### What is required
Reproduce, word for word, the portion of the dovetail forum thread that begins at the words "A while back" and ends after the words "to fit together.".

### Selected passage
====
# Dovetail joint fit problems with Incra Jig



## dschlic1 (Jan 3, 2013)

A while back I purchased an Incra Original Jig and built a fence and set it up on my table saw/router table combination. The problem I am having is that when I adjust the router bit height using the procedure outlined in the manual and also in the reference manual once I mill the actual work pieces they fit way too tight. I am having to produce a very loose fit during the adjustment procedure, so that the finished pieces are able to fit together.

The spacing between the dovetails appears to be correct, it just looks like the bit height is not correct. As far as I can tell it looks like the bit height is not changing. However very small changes in bit height result in large changes in joint tightness. It looks like 1/64" makes a very large difference in the fit.

Has anyone else had this issue, or can offer suggestions as to why I mam having this problem?


----------



## pintodeluxe (Sep 12, 2010)
====
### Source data
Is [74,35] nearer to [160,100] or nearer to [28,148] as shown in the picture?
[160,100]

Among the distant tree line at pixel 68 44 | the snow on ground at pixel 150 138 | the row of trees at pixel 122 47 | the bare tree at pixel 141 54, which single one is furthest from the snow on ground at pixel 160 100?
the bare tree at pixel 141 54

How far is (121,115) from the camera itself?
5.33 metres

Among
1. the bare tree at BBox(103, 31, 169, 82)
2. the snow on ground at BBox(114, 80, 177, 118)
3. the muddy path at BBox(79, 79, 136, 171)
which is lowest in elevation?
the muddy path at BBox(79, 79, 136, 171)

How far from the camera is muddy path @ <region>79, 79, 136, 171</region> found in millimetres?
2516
====
### Solution to this problem
A while back I purchased an Incra Original Jig and built a fence and set it up on my table saw/router table combination. The problem I am having is that when I adjust the router bit height using the procedure outlined in the manual and also in the reference manual once I mill the actual work pieces they fit way too tight. I am having to produce a very loose fit during the adjustment procedure, so that the finished pieces are able to fit together.